**** Texte source ****

Le gouvernement est en passe de renoncer à ouvrir une quatrième licence de téléphonie mobile de troisième génération en France. Trois opérateurs et trois seulement devraient donc continuer à se partager le marché, au détriment du consommateur. Contrairement aux idées reçues, cette défiance à l’égard de la concurrence semble partagée par les marchés financiers, comme le montrent les analyses de l’économiste Bruno Lundi.
Quels seraient les profits retirés par les opérateurs de téléphonie en place si une quatrième licence 3G n’était pas attribuée en France ? Une dépêche de Dow Jones Newswire du jeudi 3 avril au soir permet de s’en faire une idée. Elle annonce que « le gouvernement français envisage d’abandonner son projet d’attribuer une quatrième licence de téléphonie mobile de troisième génération ». Cette dépêche, reprise le lendemain par la Tribune, se traduit dès l’ouverture des marchés financiers vendredi par une hausse du cours de bourse – et donc des valorisations boursières – des trois groupes auxquels appartiennent les opérateurs de téléphonie mobile actuellement en place. Le gain total de 859 millions d’euros de valorisation boursière (cf. tableau) est principalement le fait de Bouygues (Télécom), qui a le plus à perdre à l’entrée d’un nouvel opérateur. Ce montant fournit une indication du profit actualisé des trois opérateurs, qui pourrait être dissipé par l’entrée d’un nouvel opérateur, donc des gains à attendre pour les consommateurs.
Dans le même temps, le cours d’Iliad, maison mère de Free et principal candidat à la quatrième licence, a monté. Ce résultat en apparence paradoxal illustre bien la difficulté du projet d’entrée sur le marché français pour un nouvel opérateur, au point que les marchés financiers jugent le projet non rentable. Ce dernier point ne remet cependant pas en cause l’utilité sociale d’un renforcement de la concurrence sur ce marché auquel presque tous les Français ont recours.
Tableau : évolution de la valorisation des opérateurs de téléphonie mobile
Petit rappel sur l’histoire des licences 3G ou UMTS
Le destin des licences de téléphonie mobile de troisième génération (licence UMTS ou 3G) est décidément bien compliqué en France. Ces licences donnent accès aux fréquences (rares) permettant d’offrir des services de téléphonie ordinaire mais surtout des services de transferts de données, en particulier un accès à l’Internet mobile.

**** Jeu de données ****

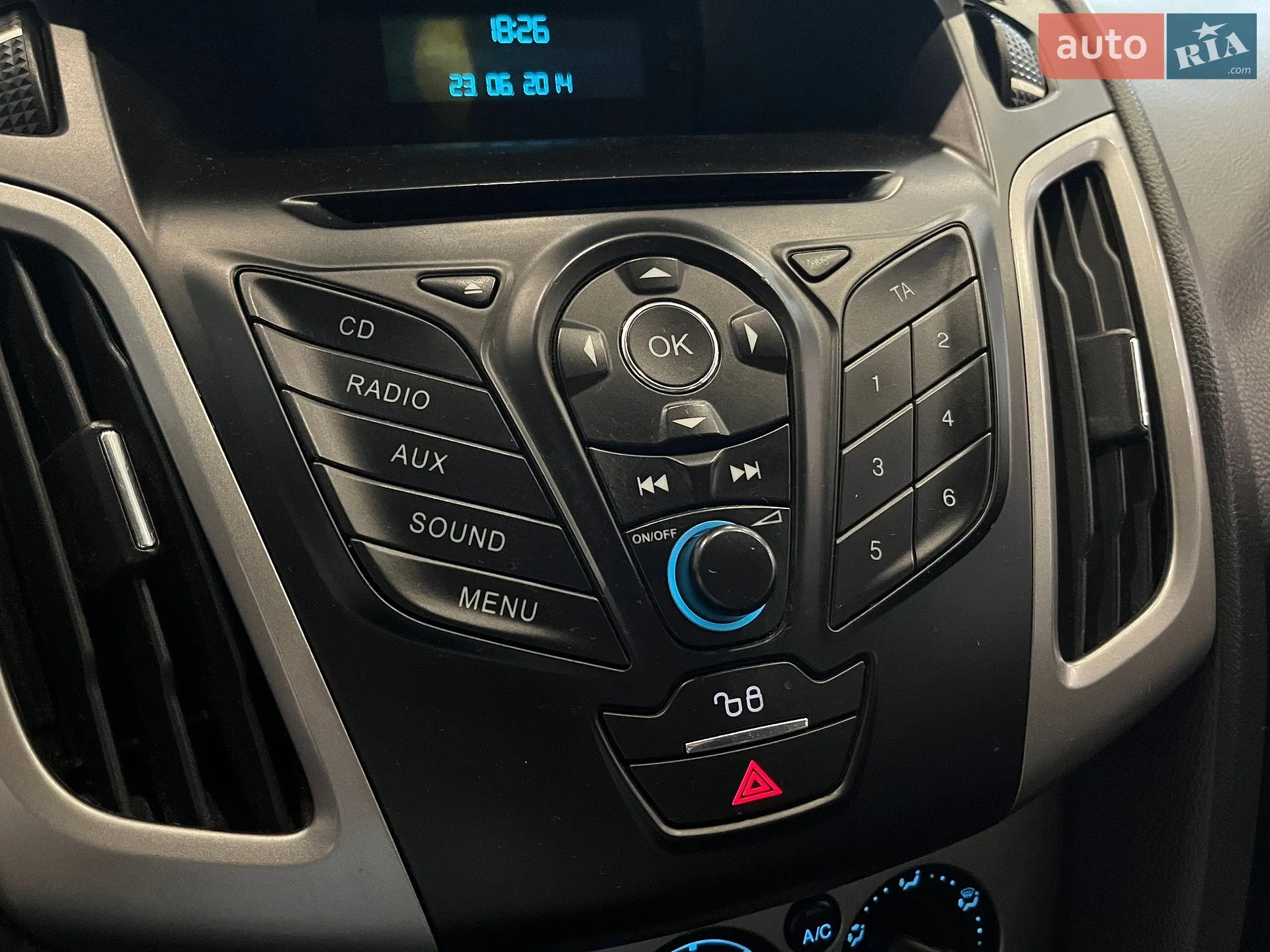 2014 Ford Focus - мініатюра 13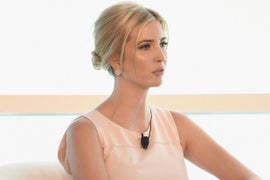 Ivanka Trump Says Critics Have ‘Unrealistic Expectations’ of Her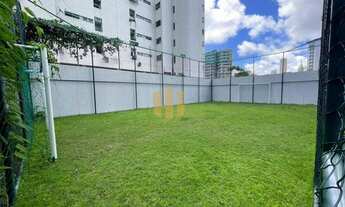 Imagem 5: Flat com 2 quartos para locação no Beach Class Jaqueira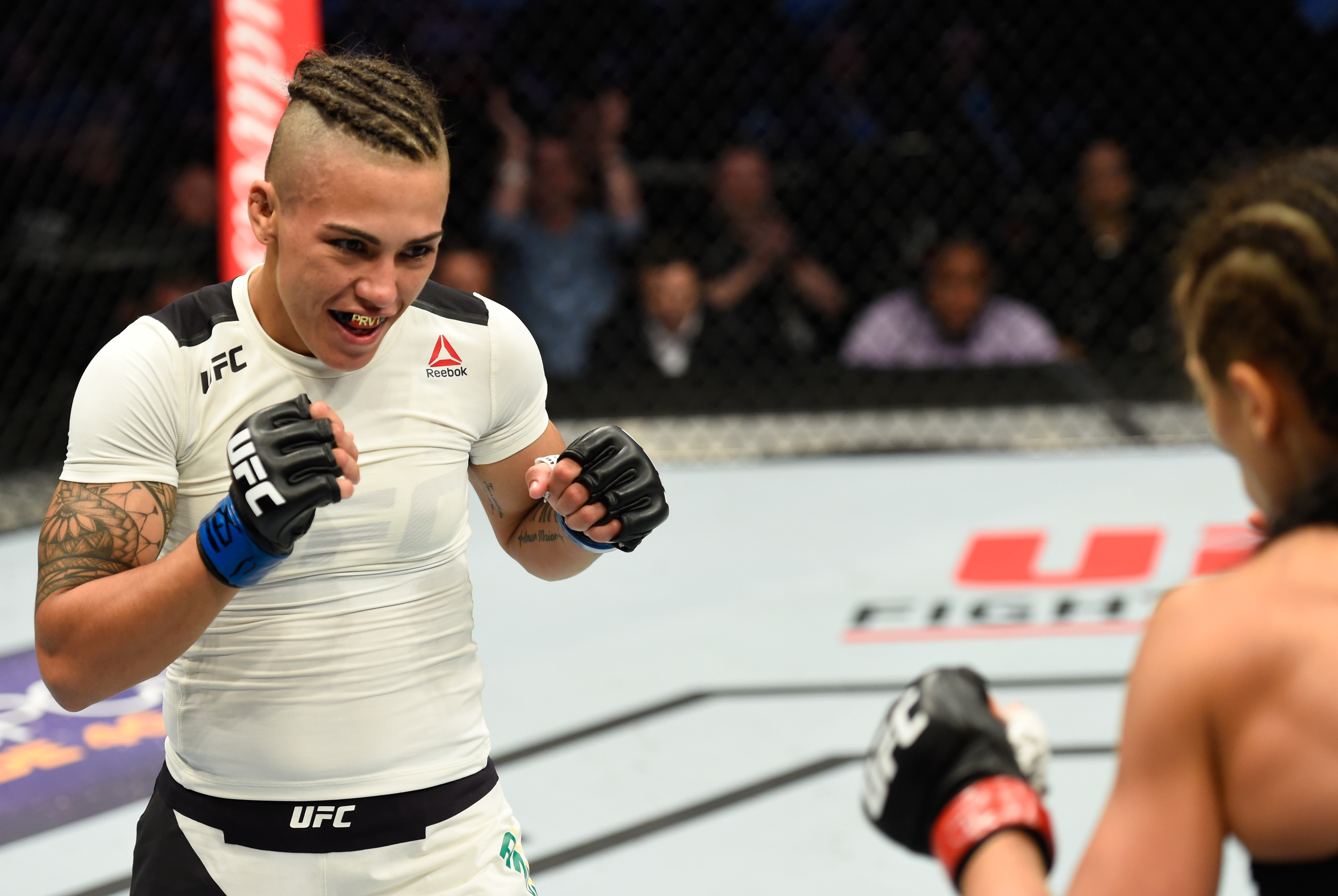 Jessica Andrade Partner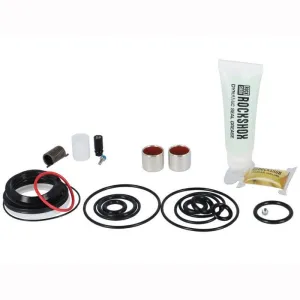 Сервісний набір RockShox 200 HOUR / 1 YEAR SERVICE KIT - DELUXE / DELUXE REMOTE A1-B2 (2017-2020) / DELUXE NUDE B1 + (2019+) (00.4318.037.001)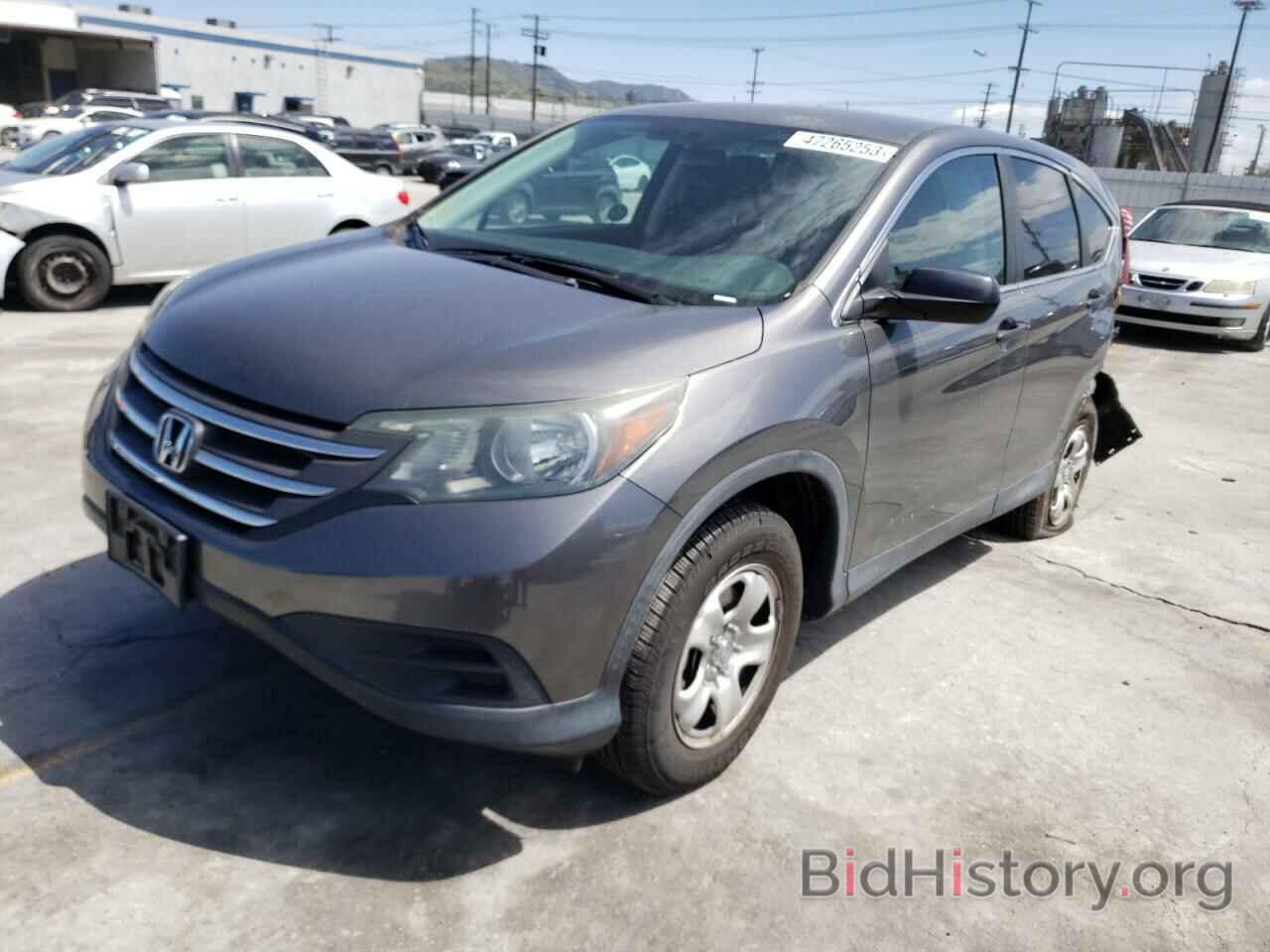 Photo 2HKRM4H32EH716930 - HONDA CRV 2014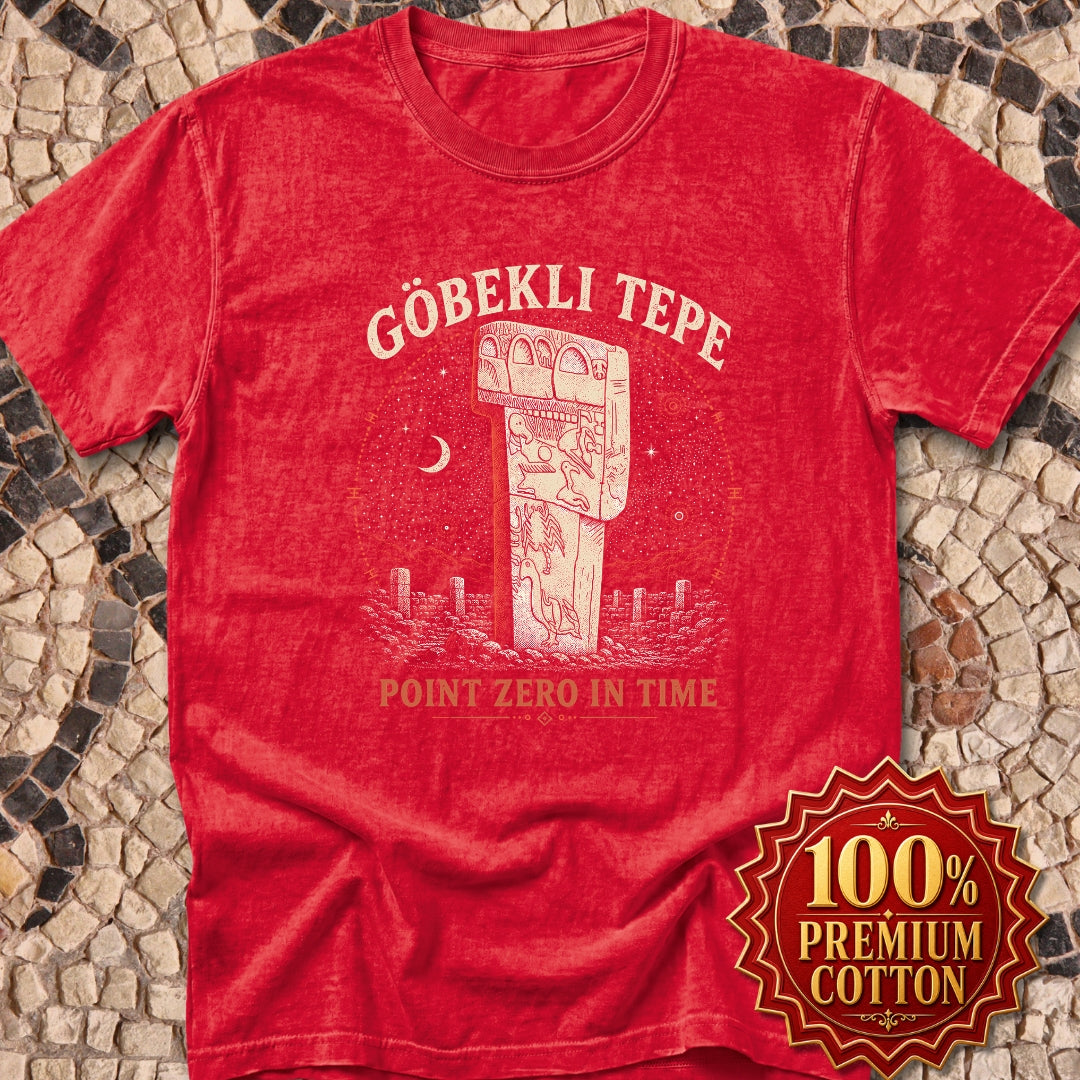 GÖBEKLI TEPE Night Sky Premium Tee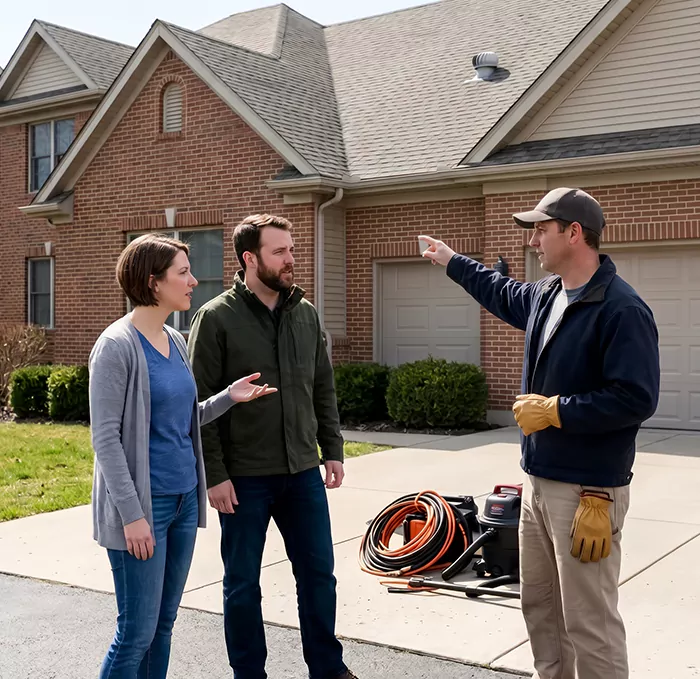 Why Choose Toms River Air Duct Cleaning Among Toms River Roof Dryer Vent Cleaning Companies?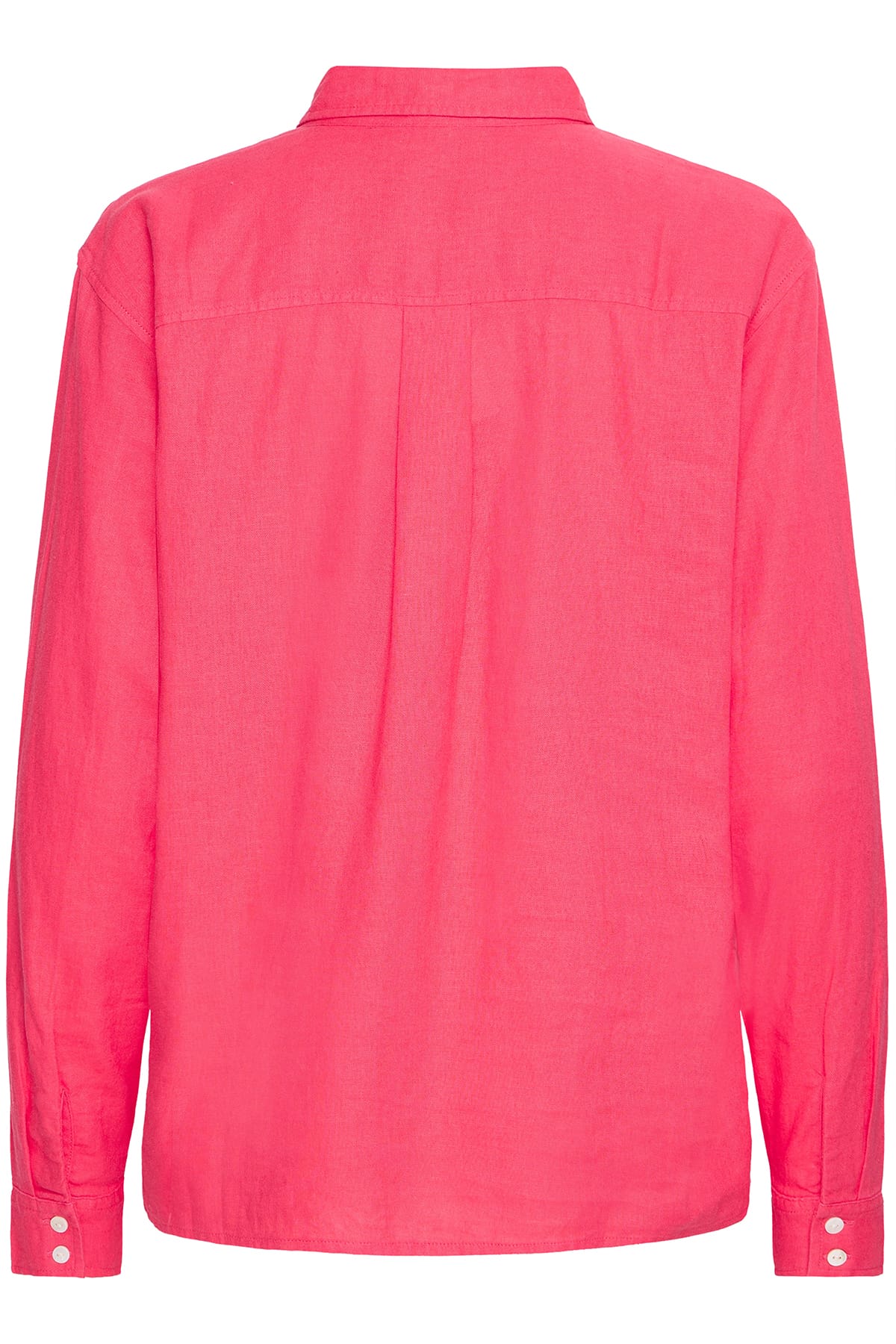 Hemd IHLINNO SH Geranium Hemd ICHI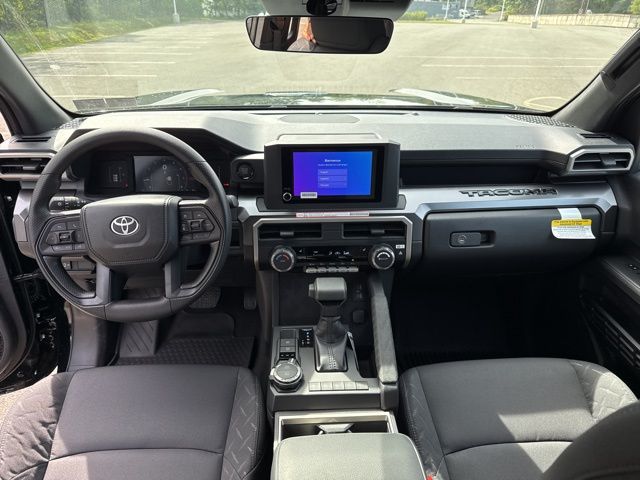 new 2025 Toyota Tacoma car, priced at $42,961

****

> [D'après le texte]
1. Selon le texte source, quel gain total de valorisation boursière les trois groupes ont-ils enregistré ?
2. Pour chacun des énoncés suivants, indiquez s'il concorde avec le texte source, en répondant par oui ou non et en citant les mots décisifs du texte :
(a) La dépêche de Dow Jones Newswire date du jeudi 3 avril au soir.
(b) Le cours d'Iliad a baissé dans le même temps.
(c) Bouygues est l'opérateur qui a le plus à perdre à l'entrée d'un nouvel opérateur.
3. Transcrivez fidèlement un passage du texte source, en commençant aux mots « Le gouvernement est » et en vous arrêtant après « l’économiste Bruno Lundi. ».
Les enregistrements forment un matériau distinct du texte source.

> [Réponses numérotées]
1. Un gain total de 859 millions d'euros.

2.
(a) Oui : « Une dépêche de Dow Jones Newswire du jeudi 3 avril au soir ».
(b) Non : « le cours d’Iliad, maison mère de Free et principal candidat à la quatrième licence, a monté ».
(c) Oui : « Bouygues (Télécom), qui a le plus à perdre à l’entrée d’un nouvel opérateur ».

3.
Le gouvernement est en passe de renoncer à ouvrir une quatrième licence de téléphonie mobile de troisième génération en France. Trois opérateurs et trois seulement devraient donc continuer à se partager le marché, au détriment du consommateur. Contrairement aux idées reçues, cette défiance à l’égard de la concurrence semble partagée par les marchés financiers, comme le montrent les analyses de l’économiste Bruno Lundi.